*** Given records
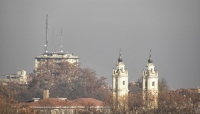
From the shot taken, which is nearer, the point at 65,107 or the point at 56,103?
the point at 65,107

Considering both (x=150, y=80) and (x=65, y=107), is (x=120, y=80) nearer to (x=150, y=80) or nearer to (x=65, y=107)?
(x=150, y=80)

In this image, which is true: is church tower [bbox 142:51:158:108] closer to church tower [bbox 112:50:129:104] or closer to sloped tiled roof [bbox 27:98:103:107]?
church tower [bbox 112:50:129:104]

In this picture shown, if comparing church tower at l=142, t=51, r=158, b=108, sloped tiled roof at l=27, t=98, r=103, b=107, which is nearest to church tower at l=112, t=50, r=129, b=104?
church tower at l=142, t=51, r=158, b=108

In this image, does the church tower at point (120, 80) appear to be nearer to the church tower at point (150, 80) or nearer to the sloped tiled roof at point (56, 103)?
the church tower at point (150, 80)

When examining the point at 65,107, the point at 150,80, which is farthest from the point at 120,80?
the point at 65,107

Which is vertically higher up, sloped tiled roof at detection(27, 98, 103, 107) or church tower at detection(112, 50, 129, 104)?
church tower at detection(112, 50, 129, 104)

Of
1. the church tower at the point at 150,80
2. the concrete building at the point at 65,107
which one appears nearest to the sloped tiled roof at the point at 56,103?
the concrete building at the point at 65,107

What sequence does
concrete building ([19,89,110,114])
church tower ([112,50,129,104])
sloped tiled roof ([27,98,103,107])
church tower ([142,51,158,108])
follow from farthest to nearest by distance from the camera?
church tower ([112,50,129,104]) < church tower ([142,51,158,108]) < sloped tiled roof ([27,98,103,107]) < concrete building ([19,89,110,114])

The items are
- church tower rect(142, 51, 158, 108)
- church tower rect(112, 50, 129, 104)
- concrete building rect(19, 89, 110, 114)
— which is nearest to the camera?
concrete building rect(19, 89, 110, 114)

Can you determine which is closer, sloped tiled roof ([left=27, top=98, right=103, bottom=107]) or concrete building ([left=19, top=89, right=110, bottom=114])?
concrete building ([left=19, top=89, right=110, bottom=114])

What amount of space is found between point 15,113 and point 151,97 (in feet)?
76.9

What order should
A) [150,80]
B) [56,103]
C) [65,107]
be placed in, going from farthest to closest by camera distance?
[150,80], [56,103], [65,107]

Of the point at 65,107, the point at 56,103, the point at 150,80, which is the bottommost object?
the point at 65,107

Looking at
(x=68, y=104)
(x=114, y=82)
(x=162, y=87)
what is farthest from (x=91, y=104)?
(x=162, y=87)
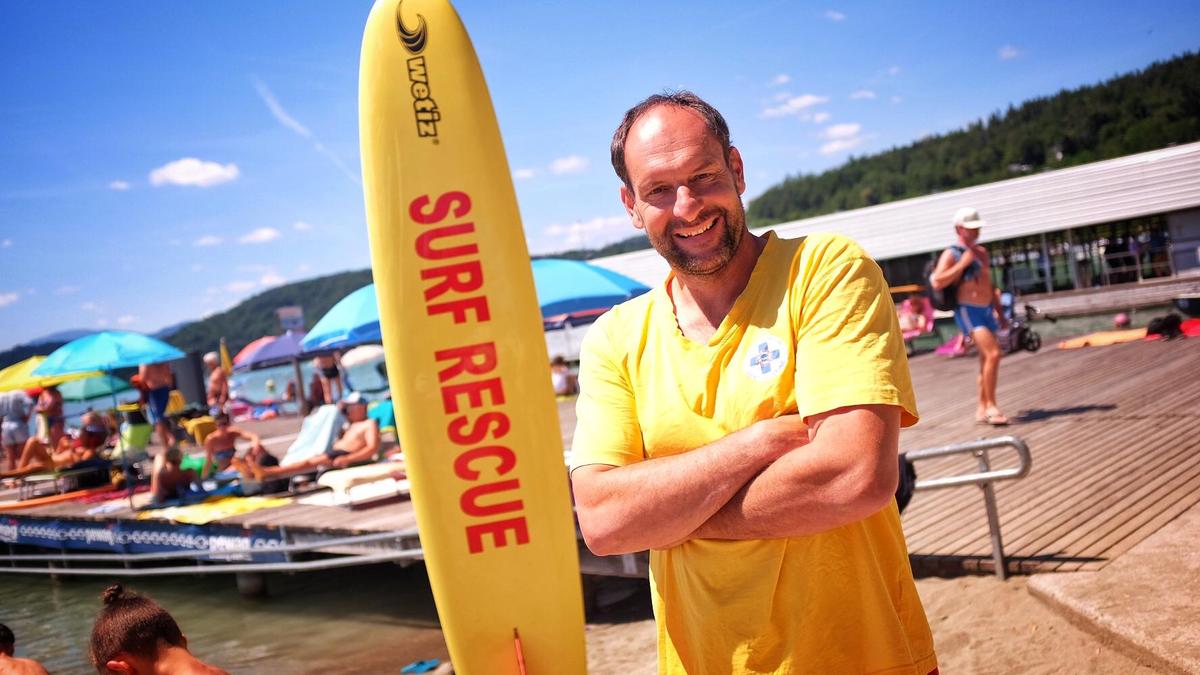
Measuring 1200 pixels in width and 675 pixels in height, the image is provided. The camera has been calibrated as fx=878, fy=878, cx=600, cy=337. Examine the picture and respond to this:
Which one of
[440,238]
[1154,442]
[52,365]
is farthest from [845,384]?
[52,365]

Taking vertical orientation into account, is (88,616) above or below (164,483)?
below

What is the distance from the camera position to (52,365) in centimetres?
1233

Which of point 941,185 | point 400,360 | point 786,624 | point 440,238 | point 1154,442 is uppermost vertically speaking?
point 941,185

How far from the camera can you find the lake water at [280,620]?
725 centimetres

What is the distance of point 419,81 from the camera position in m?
2.40

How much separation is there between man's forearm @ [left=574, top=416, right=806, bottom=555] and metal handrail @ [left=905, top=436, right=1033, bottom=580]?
10.9 ft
******
Objective: Restate the records above in full, word for word. Keep pictures out.

Full answer:
From the shot taken, which is nearer, the point at 65,107 or the point at 56,103?
the point at 65,107

Considering both (x=150, y=80) and (x=65, y=107), is (x=120, y=80) nearer to (x=150, y=80) or nearer to (x=65, y=107)?
(x=150, y=80)

In this image, which is true: is church tower [bbox 142:51:158:108] closer to church tower [bbox 112:50:129:104] or closer to sloped tiled roof [bbox 27:98:103:107]?
church tower [bbox 112:50:129:104]

In this picture shown, if comparing church tower at l=142, t=51, r=158, b=108, sloped tiled roof at l=27, t=98, r=103, b=107, which is nearest to church tower at l=112, t=50, r=129, b=104?
church tower at l=142, t=51, r=158, b=108

In this image, does the church tower at point (120, 80) appear to be nearer to the church tower at point (150, 80) or nearer to the sloped tiled roof at point (56, 103)?
the church tower at point (150, 80)

When examining the point at 65,107, the point at 150,80, which is farthest from the point at 120,80?
the point at 65,107

Which is vertically higher up, sloped tiled roof at detection(27, 98, 103, 107) or church tower at detection(112, 50, 129, 104)?
church tower at detection(112, 50, 129, 104)

Of
1. the church tower at the point at 150,80
2. the concrete building at the point at 65,107
which one appears nearest to the sloped tiled roof at the point at 56,103?
the concrete building at the point at 65,107

What sequence does
concrete building ([19,89,110,114])
church tower ([112,50,129,104])
sloped tiled roof ([27,98,103,107])
church tower ([142,51,158,108])
follow from farthest to nearest by distance from the camera?
church tower ([112,50,129,104]) < church tower ([142,51,158,108]) < sloped tiled roof ([27,98,103,107]) < concrete building ([19,89,110,114])

The items are
- church tower rect(142, 51, 158, 108)
- church tower rect(112, 50, 129, 104)
- concrete building rect(19, 89, 110, 114)
— which is nearest to the camera?
concrete building rect(19, 89, 110, 114)

Can you determine which is closer, sloped tiled roof ([left=27, top=98, right=103, bottom=107]) or concrete building ([left=19, top=89, right=110, bottom=114])?
concrete building ([left=19, top=89, right=110, bottom=114])

What amount of space is found between point 15,113 and point 151,97 (in feet)?
76.9

What order should
A) [150,80]
B) [56,103]
C) [65,107]
be placed in, going from farthest to closest by camera distance?
[150,80], [56,103], [65,107]

Of the point at 65,107, the point at 56,103, the point at 150,80, which is the bottommost object?
the point at 65,107

Looking at
(x=68, y=104)
(x=114, y=82)
(x=162, y=87)
what is farthest from (x=91, y=104)?
(x=162, y=87)
Measuring 1200 pixels in width and 675 pixels in height, the image is provided. The camera has been calibrated as fx=878, fy=878, cx=600, cy=337. Examine the picture and respond to this:
Which one of
[440,238]
[1154,442]
[52,365]
is farthest from [845,384]?
[52,365]

Taking vertical orientation into account, is (88,616) above or below (164,483)?
below

What is the distance from the camera position to (52,365) in centimetres?
1233

Which of point 941,185 | point 400,360 | point 786,624 | point 440,238 | point 1154,442 is uppermost vertically speaking?
point 941,185

How far from the camera can you find the lake water at [280,620]?
725 centimetres

What is the distance of point 419,81 from the camera position in m?
2.40

How much separation is there between man's forearm @ [left=574, top=416, right=806, bottom=555] and metal handrail @ [left=905, top=436, right=1033, bottom=580]?
10.9 ft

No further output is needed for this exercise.